En 1941 fue nombrada miembro del Instituto nacional para el Profesorado Secundario, escuela de profesores de Enseñanza Secundaria; en esa institución ejerció como docente de literatura griega y simultáneamente de literatura española medieval. Empieza a ser bien conocida fuera de su país natal y van llegándole ofertas de trabajo desde el extranjero. Asimismo, van saliendo sus rotundos trabajos, fruto de su doble y conjugada atención a lo grecolatino y lo hispánico, como sus artículos sobre «Dido y su defensa en la literatura española» (de 1942–1943, que póstumamente se convertiría en libro), prodigio a un tiempo tanto de erudición como de amenidad expositiva. De 1944 es su Introducción al teatro de Sófocles, análisis agudo y seductor de la obra del gran tragediógrafo ateniense y ejemplo brillante de su competencia como filóloga clásica. En esa misma línea hay que situar su ágil traducción de Heródoto, Los nueve libros de la historia, precedida de una amplísima y suculenta introducción (que culmina, como era de esperar de su autora, con noticia detallada del influjo del historiador en las letras de Occidente, y más puntualmente aún en las letras hispánicas), libro que escribió y publicó en Buenos Aires, pero que apareció con bastante retraso en 1949, cuando ya ella había salido de Argentina. En aquella época comenzó también su libro, nunca terminado, sobre el historiador Flavio Josefo —judío que escribe en griego— y su influencia en la literatura española, asunto sobre el que dejó escritas más de un millar de páginas.

CONSIGNA: Según el fragmento citado, ¿en qué año apareció la traducción de Heródoto titulada «Los nueve libros de la historia»?

LOS DATOS:
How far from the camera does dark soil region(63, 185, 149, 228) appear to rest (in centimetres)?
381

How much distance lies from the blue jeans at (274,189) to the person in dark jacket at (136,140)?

RESPUESTA: En 1949.